• _Records provided_
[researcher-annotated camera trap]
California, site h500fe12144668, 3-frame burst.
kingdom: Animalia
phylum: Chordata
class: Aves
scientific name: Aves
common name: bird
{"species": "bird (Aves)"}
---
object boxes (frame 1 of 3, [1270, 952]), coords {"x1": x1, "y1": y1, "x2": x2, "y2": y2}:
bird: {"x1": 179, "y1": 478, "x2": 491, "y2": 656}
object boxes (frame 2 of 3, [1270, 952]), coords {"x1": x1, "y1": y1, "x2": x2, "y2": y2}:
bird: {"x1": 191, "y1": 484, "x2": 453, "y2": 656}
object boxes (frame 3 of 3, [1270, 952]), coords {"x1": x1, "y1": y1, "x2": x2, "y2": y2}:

• _What to do_
Your task is to transcribe the line containing "object boxes (frame 2" and every line after it, through the last line of the data, exactly as written and with nothing more.

• _Task answer_
object boxes (frame 2 of 3, [1270, 952]), coords {"x1": x1, "y1": y1, "x2": x2, "y2": y2}:
bird: {"x1": 191, "y1": 484, "x2": 453, "y2": 656}
object boxes (frame 3 of 3, [1270, 952]), coords {"x1": x1, "y1": y1, "x2": x2, "y2": y2}:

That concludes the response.